During their recent episode, Taylor, Carlisle, and Adam Mead discussed Regular Portfolio Cleaning Enhances Investment Focus, here’s an excerpt from the episode:
Jake: I was just going to say, I know an investor who, if a position– He has a position, minimum, so if something falls below certain threshold, either you have to allocate more to get it back up to the target threshold or you need to sell it completely, but you don’t just let it sit there at 1% or 0.5% or something.
I think it’s more about just your bandwidth and being able to focus on what you own, which I know that I would periodically would go through and clean the portfolio out of some of those smaller positions that you inevitably just lose conviction in, and have a good feeling on the other side of that when you actually do get that fresh slate, and then I always would remark like, “Gosh, how come I didn’t do this sooner, every single time?
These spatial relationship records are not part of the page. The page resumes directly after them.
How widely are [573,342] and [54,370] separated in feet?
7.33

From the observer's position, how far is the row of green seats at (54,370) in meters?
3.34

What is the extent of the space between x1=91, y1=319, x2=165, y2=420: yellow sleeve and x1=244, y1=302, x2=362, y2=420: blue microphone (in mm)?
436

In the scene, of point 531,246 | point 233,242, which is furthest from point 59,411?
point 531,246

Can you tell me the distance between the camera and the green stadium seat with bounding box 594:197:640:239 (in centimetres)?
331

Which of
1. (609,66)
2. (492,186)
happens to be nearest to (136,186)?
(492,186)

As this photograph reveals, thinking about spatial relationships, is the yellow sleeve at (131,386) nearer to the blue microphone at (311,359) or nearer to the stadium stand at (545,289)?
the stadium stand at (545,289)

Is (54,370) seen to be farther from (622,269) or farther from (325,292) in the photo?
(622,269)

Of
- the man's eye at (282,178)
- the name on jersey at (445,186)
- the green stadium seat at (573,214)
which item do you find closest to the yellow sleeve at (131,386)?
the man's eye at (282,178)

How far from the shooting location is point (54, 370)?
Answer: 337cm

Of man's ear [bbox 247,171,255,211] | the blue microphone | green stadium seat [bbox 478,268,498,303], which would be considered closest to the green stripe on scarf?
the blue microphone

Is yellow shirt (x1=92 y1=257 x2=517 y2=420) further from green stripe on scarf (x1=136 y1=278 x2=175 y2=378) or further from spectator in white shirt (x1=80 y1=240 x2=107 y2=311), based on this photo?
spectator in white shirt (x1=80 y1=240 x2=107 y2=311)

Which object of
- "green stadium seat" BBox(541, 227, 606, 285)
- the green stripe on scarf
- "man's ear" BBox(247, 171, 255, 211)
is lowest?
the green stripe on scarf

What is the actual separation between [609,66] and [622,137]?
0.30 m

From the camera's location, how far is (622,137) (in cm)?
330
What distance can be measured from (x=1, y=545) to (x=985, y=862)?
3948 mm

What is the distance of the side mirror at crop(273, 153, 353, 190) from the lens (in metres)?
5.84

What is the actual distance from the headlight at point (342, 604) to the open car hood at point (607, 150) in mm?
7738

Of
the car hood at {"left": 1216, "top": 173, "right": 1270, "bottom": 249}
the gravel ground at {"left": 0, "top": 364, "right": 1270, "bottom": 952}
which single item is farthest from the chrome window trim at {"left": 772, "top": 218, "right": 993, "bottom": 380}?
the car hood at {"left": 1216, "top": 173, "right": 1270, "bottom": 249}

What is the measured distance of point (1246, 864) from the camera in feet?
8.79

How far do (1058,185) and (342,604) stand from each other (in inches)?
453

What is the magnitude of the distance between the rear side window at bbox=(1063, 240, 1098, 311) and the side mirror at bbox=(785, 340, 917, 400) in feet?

Why did I let this go on for as long as I did?” [chuckles]
Adam: Yeah. I like keeping a clean portfolio. But I’ve had these positions too. I own Cimpress for almost 10 years. I was talking to another investor and he asked me a question about the business, and it made me realize that I didn’t understand the business as well as I should and I sold it. It’s gone up a couple times since I’ve sold it, of course, but just that feeling of like, “I don’t really have any business being in this stock right now.” [Jake chuckles]
When you have, I try to keep it under 10 positions. I don’t have any stated whatever metric or goal, but it’s just evolved that way. It’s like just keeping track of them or position sizing. If you really want to make a big bet, you got to be different.